Are they still playing apologetics for the cops? Because if so, no thanks.

[–] Kichae@kbin.social 1 points 1 year ago (1 children)

Honestly, the problem with discovery is not that there are not enough posts in a single timeline. Merging local and global feeds makes discoverability worse on Lemmy and kbin, not better, because the timelines display posts, while the space is organized by communities. This means that smaller or niche communities just drown seas of posts from large or highly active ones.

If you want a real "exploration" timeline, you need one that limits the number of posts from any given community. And that still seems like it's well served by local/global splits, because the website you join should be meaningful.

We do not need, nor should we want, a network of "dumb terminal" Fediverse sites. We should be aiming for the local stream to be the big selling point for any given instance, with the ability to interact with remote communities being a value-add. A merged timeline kills local identity, and tells users that their hosting website is a 2nd class citizen in the Fediverse.

[–] Kichae@kbin.social 3 points 1 year ago* (last edited 1 year ago)

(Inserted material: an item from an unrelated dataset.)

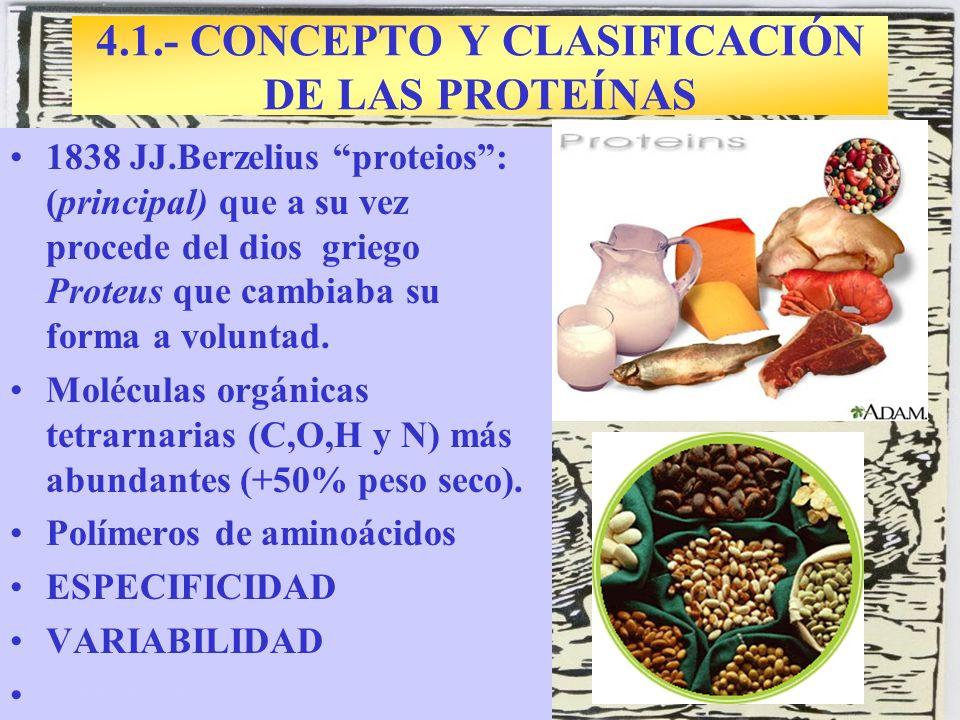 4.1.- CONCEPTO Y CLASIFICACIÓN DE LAS PROTEÍNAS 1838 JJ.Berzelius proteios: (principal) que a su vez procede del dios griego Proteus que cambiaba su f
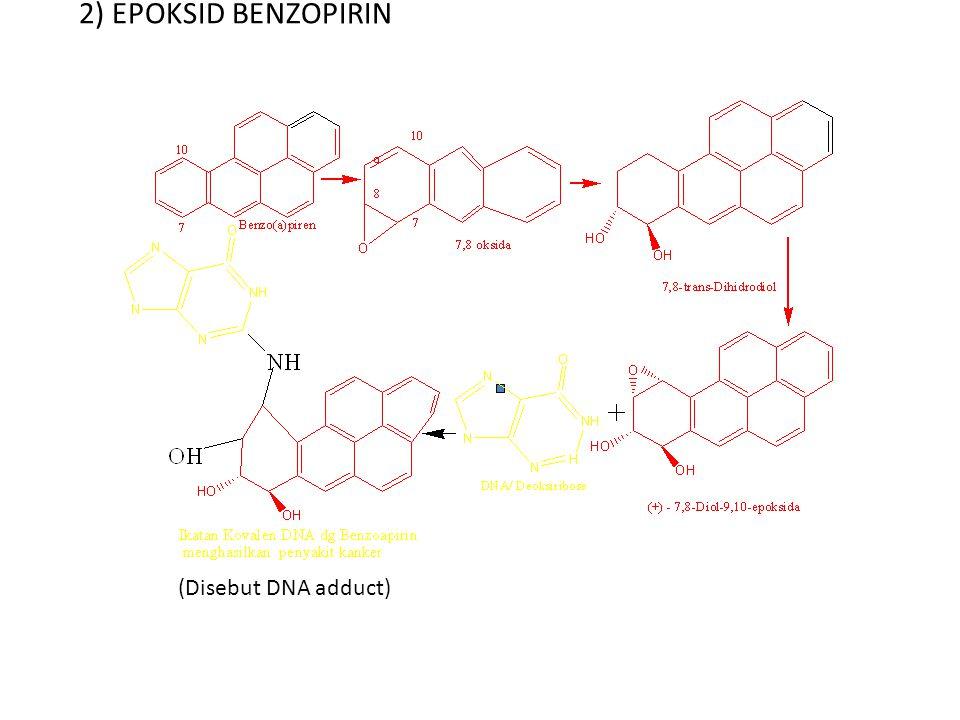 2) EPOKSID BENZOPIRIN (Disebut DNA adduct)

A lot of new Fediverse projects, too, misidentify who their audience is. Calckey has a really good UX (most of the time), and I had zero issues as just an account user on Calc's server, but the support for would-be admins is... A chat room, and documentation that is half so far out of date that some of it is in Japanese.

That's not going to grow the presence. That doesn't get new instances online. That doesn't get an ecosystem with good moderators and admins. That doesn't get the infrastructure in place - technical and social - to truly take off.